Implications for Archaeology and History

The revelation that Ancrum Old Bridge was built in the early 15th century rather than the mid-14th century significantly alters its historical context. Rather than being a product of a time of war and instability, the bridge was constructed during a more peaceful era when Scotland was undergoing consolidation and rebuilding under James I. This shift has important implications for historians studying medieval Scotland. The bridge’s role as a strategic crossing point—linking important towns and royal sites in the Scottish Borders—can now be reconsidered in the context of post-war recovery and the strengthening of infrastructure.

For archaeologists, the case of Ancrum Old Bridge highlights the importance of using multiple dating methods to ensure the most accurate interpretation of historical sites. Radiocarbon dating remains a powerful tool, especially when dendrochronology is not an option, but it is crucial to understand its limitations and the uncertainties involved. The use of stable isotope dendrochronology, while more specialized, provides a level of precision that can clarify or challenge radiocarbon results, as it did in this case.

(INSTRUCTIONS TO FOLLOW): Repeat the Ancrum Old Bridge passage above from "For archaeologists, the" up to and including "in this case.", word for word.

(THE DATA):
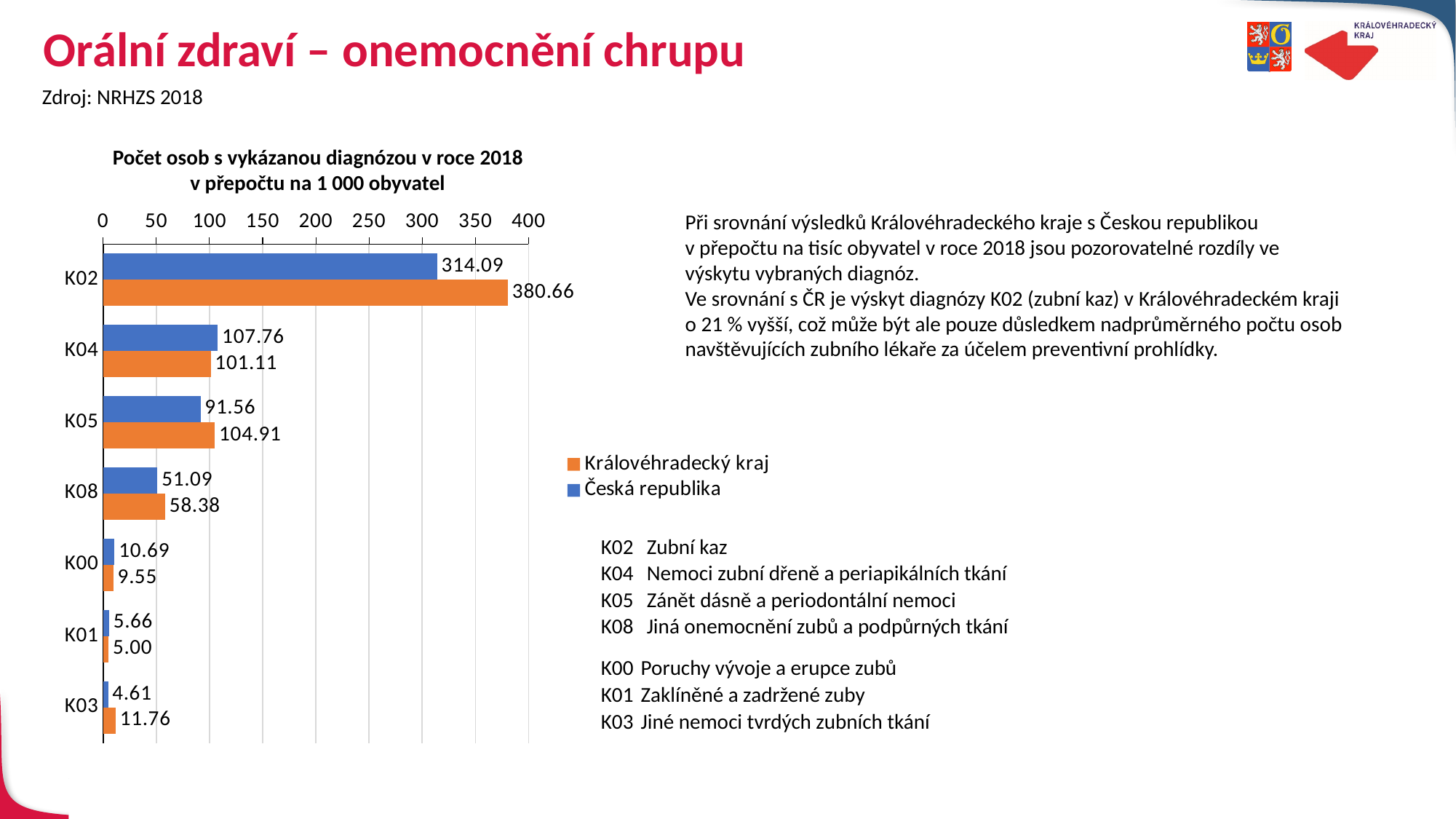
For K04, which is larger: the value for Královéhradecký kraj or for Česká republika? Česká republika What is the value for Královéhradecký kraj for K02? 380.66 How many series does the legend list? 2 Which colour represents Česká republika in the chart? blue What is the difference between the Královéhradecký kraj and Česká republika values for K02? 66.57 How many diagnosis categories are shown on the chart? 7 Which category has the highest value for Česká republika? K02 What is the value for Královéhradecký kraj for K03? 11.76 Is the value for Královéhradecký kraj for K05 greater or less than 100? greater What kind of chart is shown on the slide? bar chart Which category has the lowest value for Královéhradecký kraj? K01 What is the value for Česká republika for K05? 91.56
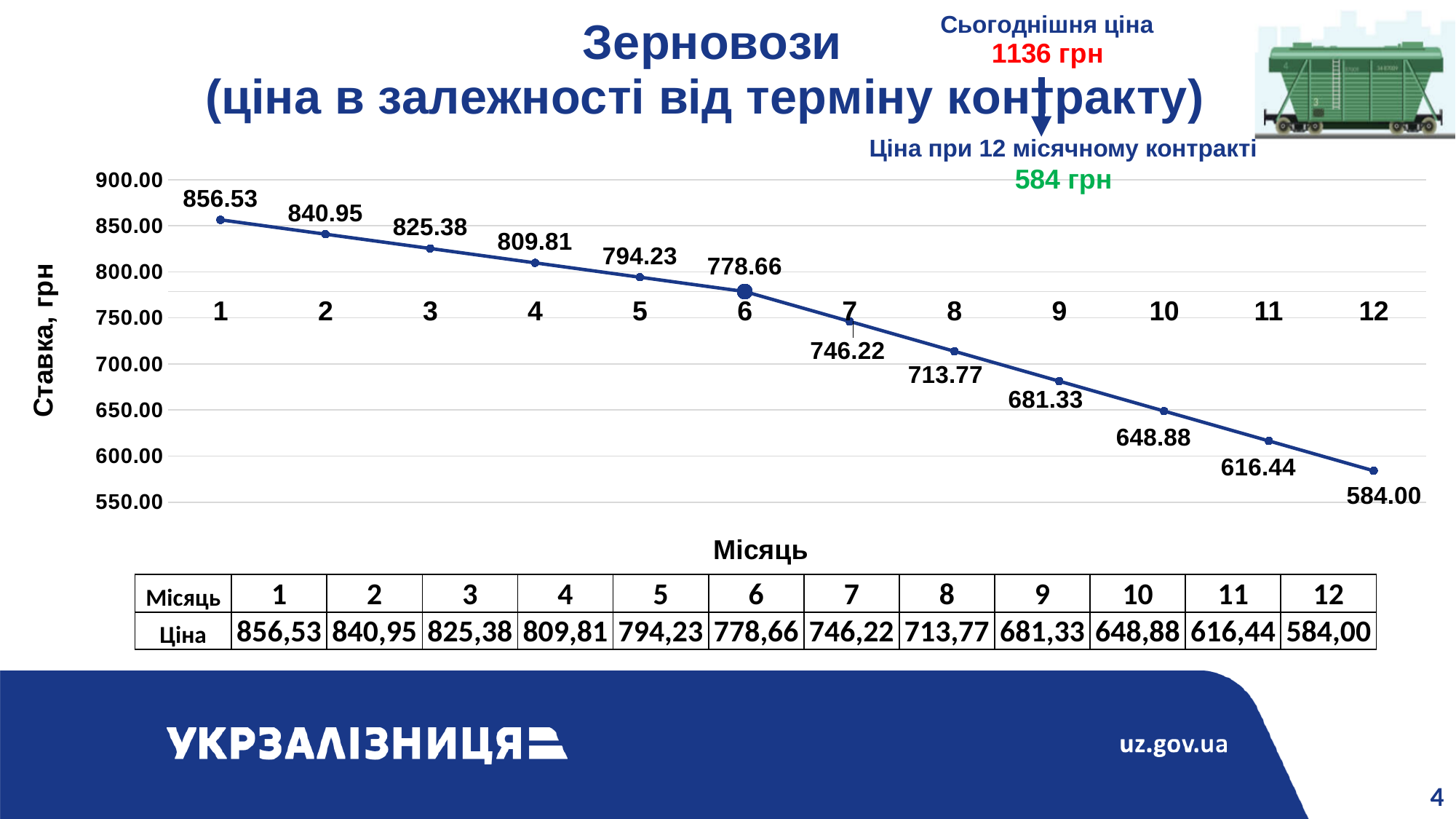
Do the values rise or fall as the month number increases along the x axis? fall How many data points are plotted on the chart? 12 Which is larger, the value for month 4 or the value for month 9? month 4 What is the value for month 1 on the chart? 856.53 What kind of chart is shown on the slide? line chart What is the value for month 7 on the chart? 746.22 Which month has the lowest value on the chart? 12 Which month has the highest value on the chart? 1 What is the difference between the values for month 6 and month 7? 32.44 What is the value for month 12 on the chart? 584.00 What is the difference between the values for month 1 and month 12? 272.53 Is the value for month 10 greater or less than 650.00? less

(RESULT OF THE EXERCISE):
For archaeologists, the case of Ancrum Old Bridge highlights the importance of using multiple dating methods to ensure the most accurate interpretation of historical sites. Radiocarbon dating remains a powerful tool, especially when dendrochronology is not an option, but it is crucial to understand its limitations and the uncertainties involved. The use of stable isotope dendrochronology, while more specialized, provides a level of precision that can clarify or challenge radiocarbon results, as it did in this case.